__Kutipan Teks__
══════════════════════════════

Ki Sakti mengangguk. Dia mendekati Pangeran yang masih menggosok-gosok tompel dipipi nya.
“Pangeran, sepertinya Pangeran terkena kutukan hutan terlarang.”
“Saya tahu. Lalu bagaimana caranya menghilangkan tompel sialan ini Ki?”
Ki Sakti menggeleng. Pangeran masih saja mengumpat.
“Saya tidak tahu Pangeran. Saya harus bertapa dahulu untuk mendapatkan jawabannya.”
“Berapa lama?” Tanya Pangeran.
“Saya tidak tahu. Pangeran harap bersabar. Sambil mengunggu Pangeran bisa tinggal disini. Murid saya bisa mengajari Pangeran banyak hal.”
“Tinggal disini? Tidak! Aku tidak mau.”
“Jadi Pangeran akan kembali ke kerajaan dengan keadaan seperti ini?”
Pangeran Dirandra berpikir sejenak. Ki Sakti benar. Dia tidak bisa pulang jika tompel itu belum hilang.
“Baiklah. Aku akan tinggal disini.”
Ki Sakti tersenyum mendengar jawaban Pangeran Dirandra. Ki Sakti memerintahkan muridnya untuk mengantar Pangeran Dirandra ke kamar tamu.
Sementara itu, Ki Sakti menulis surat balasan untuk raja.
Yang terhormat baginda raja,
Semua berjalan sesuai rencana. Pangeran Dirandra akan tinggal disini untuk beberapa waktu.
Saya akan berusaha sebaik mungkin untuk mendidik Pangeran Dirandra.
Semoga kebiasaan buruk pangeran segera berubah.

══════════════════════════════

__Data Tersedia__
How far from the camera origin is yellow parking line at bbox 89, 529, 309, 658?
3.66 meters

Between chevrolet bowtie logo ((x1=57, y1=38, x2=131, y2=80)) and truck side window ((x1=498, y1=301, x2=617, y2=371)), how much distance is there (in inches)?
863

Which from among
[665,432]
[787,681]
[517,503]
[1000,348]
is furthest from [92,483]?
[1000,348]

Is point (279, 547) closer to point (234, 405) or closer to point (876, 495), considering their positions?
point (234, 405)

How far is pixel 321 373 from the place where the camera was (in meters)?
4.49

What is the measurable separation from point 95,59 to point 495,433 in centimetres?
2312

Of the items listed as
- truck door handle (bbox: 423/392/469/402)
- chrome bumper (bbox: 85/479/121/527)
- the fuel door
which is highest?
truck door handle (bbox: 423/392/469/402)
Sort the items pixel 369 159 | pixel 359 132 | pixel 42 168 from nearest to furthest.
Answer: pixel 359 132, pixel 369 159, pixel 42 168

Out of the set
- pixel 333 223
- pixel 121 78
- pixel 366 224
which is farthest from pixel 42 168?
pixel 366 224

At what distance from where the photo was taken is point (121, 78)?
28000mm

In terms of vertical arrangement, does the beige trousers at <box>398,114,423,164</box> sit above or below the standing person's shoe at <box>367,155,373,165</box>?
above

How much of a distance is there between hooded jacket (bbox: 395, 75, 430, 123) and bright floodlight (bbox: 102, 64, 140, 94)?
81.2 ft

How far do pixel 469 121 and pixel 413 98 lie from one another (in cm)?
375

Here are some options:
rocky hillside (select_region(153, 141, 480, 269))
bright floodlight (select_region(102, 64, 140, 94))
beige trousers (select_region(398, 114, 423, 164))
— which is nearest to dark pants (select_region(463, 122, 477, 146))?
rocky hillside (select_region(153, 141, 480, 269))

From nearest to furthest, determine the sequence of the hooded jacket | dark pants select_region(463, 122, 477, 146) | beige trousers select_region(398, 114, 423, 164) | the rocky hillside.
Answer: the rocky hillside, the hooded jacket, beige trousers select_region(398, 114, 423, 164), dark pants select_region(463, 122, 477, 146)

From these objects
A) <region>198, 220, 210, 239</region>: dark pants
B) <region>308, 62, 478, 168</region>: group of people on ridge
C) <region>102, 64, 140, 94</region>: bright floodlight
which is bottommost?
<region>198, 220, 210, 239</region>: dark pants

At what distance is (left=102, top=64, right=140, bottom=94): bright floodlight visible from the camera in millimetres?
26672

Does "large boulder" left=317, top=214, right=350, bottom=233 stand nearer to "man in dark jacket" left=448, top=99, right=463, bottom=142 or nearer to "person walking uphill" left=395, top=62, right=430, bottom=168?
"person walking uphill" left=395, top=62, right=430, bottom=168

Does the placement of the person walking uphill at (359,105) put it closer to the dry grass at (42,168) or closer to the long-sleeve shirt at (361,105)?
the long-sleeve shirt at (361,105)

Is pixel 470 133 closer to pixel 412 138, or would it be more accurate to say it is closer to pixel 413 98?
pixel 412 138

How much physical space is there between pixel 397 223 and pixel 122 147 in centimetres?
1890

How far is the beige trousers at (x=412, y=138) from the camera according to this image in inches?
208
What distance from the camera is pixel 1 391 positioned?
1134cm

══════════════════════════════

__Petunjuk Latihan__
Ringkaslah kutipan teks di atas dalam dua kalimat.

__Jawaban Latihan__
Ki Sakti menduga Pangeran Dirandra terkena kutukan hutan terlarang, tetapi ia harus bertapa dahulu untuk mengetahui cara menghilangkan tompel di pipi Pangeran. Karena tidak bisa pulang sebelum tompel itu hilang, Pangeran setuju tinggal di sana, sementara Ki Sakti menulis surat kepada raja bahwa semua berjalan sesuai rencana dan ia akan berusaha mendidik Pangeran.